Glamour relies on the right lighting, not the right upbringing. A cheap apartment in a crummy neighborhood can never be on the register of historic homes. But add a chandelier, a mirrored coffee table and a flokati rug and poof! It’s glamorous.
Beauty is something you’re born with. If you have long legs or great cheekbones or luscious thick hair, you haven’t earned that beauty. It was bestowed upon you by the genetic lottery. But glamour takes effort. It’s throwing stardust on the mundane.
There’s a reason that the most popular photo studio in suburban American malls throughout the ‘80s was called Glamour Shots and not Beauty Shots. Anyone could go in there and rifle through the collection of feather boas, hats and props and strike a pose. Glamour is achieved through creativity and strength of personality. No one is naturally glamorous. That isn’t the point of glamour. If you take a mousy woman and put her in a frumpy bathrobe, she’s simply a mousy woman in a frumpy bathrobe. You put that same woman in a sequined dress, dark sunglasses, red lipstick and leopard print heels and POW! She’s glamorous.
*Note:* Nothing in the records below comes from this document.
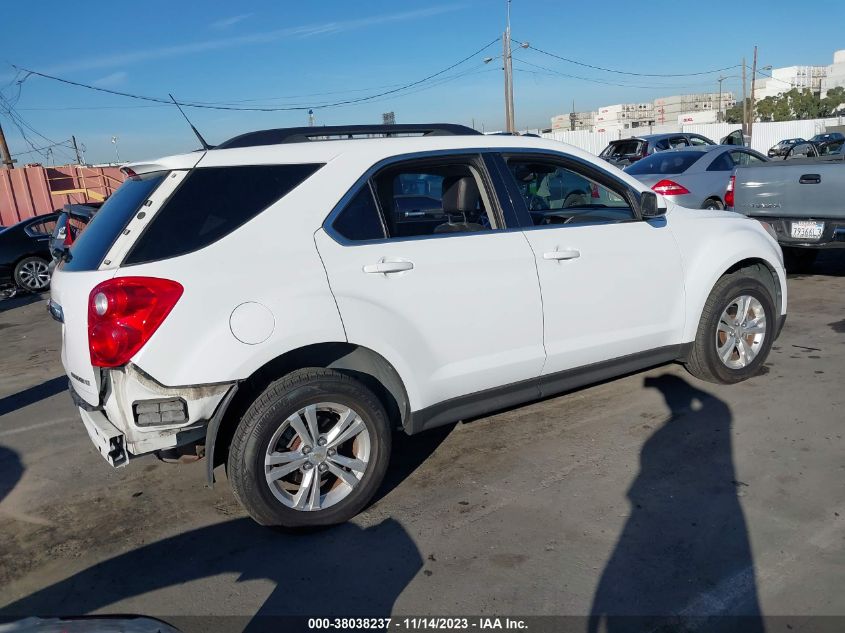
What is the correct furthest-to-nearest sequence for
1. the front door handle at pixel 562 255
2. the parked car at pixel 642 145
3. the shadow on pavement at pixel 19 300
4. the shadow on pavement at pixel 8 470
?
the parked car at pixel 642 145, the shadow on pavement at pixel 19 300, the shadow on pavement at pixel 8 470, the front door handle at pixel 562 255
Say you’ve been in a car accident and have to use a cane for a month or two. If you hobble around with a standard issue cane, people may pity you for your plight. Well, just hot glue some rhinestones on that cane and you’ll no longer be pitiable. You’ll be sensational. That cane is no longer just a medical necessity. It’s a glamorous accessory, you sexy minx.
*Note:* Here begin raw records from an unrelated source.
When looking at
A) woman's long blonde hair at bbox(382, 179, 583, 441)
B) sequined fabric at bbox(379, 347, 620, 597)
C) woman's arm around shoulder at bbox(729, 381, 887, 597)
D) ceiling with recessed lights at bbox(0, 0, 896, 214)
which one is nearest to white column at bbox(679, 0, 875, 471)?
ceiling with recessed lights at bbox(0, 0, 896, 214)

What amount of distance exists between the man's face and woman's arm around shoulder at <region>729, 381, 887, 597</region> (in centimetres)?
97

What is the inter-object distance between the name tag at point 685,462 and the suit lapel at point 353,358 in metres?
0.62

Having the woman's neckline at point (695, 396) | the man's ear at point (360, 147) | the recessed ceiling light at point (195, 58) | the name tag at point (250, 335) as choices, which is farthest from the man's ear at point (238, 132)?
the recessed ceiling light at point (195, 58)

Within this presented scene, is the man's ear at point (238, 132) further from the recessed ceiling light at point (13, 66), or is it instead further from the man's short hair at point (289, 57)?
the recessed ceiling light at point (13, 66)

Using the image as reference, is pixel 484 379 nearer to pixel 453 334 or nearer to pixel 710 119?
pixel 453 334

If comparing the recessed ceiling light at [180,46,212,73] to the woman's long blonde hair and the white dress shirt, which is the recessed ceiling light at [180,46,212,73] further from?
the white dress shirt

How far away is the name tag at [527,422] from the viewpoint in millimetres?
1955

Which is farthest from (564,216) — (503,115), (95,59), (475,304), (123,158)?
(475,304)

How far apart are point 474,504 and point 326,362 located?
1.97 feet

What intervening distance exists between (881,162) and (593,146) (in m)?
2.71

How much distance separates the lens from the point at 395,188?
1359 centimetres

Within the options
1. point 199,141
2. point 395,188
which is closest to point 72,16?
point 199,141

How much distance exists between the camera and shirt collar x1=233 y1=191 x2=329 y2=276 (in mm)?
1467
Glamour is how David Bowie transformed himself from a failed folk singer into a rockstar from outer space. Glamour is how Mae West maintained her screen goddess allure well into her 80s. Glamour is how a shy man with bad skin and a white wig named Andy Warhol ruled the New York art scene for decades.
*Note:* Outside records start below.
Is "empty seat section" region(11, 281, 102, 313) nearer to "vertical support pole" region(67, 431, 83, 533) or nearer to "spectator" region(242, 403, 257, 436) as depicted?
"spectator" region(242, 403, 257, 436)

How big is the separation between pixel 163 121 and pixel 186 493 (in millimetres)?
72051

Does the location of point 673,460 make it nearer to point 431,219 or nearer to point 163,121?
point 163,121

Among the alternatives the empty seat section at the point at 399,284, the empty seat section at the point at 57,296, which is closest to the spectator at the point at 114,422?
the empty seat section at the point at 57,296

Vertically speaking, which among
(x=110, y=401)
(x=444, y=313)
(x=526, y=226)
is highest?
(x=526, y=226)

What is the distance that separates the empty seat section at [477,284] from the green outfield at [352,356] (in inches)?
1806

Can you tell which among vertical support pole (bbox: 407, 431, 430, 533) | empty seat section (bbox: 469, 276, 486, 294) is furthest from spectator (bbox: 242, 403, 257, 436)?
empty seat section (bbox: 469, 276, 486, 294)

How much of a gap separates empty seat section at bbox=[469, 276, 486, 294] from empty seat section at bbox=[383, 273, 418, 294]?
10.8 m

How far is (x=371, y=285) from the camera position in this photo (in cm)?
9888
Glamour is a way of getting back at people who lecture you with dreary clichés like, “You’ve made your bed, now lie in it.” Sure I will. As long as that bed has purple satin sheets. Which is why I never understood why Dorothy was so damn desperate to go back to drab Kansas when she could stay in Oz with her fun friends and wear those incredible ruby slippers.
Of course, the book version of The Wizard of Oz offers an important glamour lesson that was left out of the movie: everyone who enters the dazzling, jewel-encrusted Emerald City must wear green-tinted spectacles. The wizard claims this is to prevent being blinded by the “brightness and glory” of his beautiful city. But the truth is, without the green-tinted spectacles, Emerald City is “no more green than any other city.”
Now that’s Glamour 101: it’s always about the accessories.
More than anything, glamour is armor. It’s protection against the everyday drudgeries of life, and a childlike belief that we can turn ourselves into something extraordinary, tapping into our dreams, even if the illusion vanishes at the end of the night.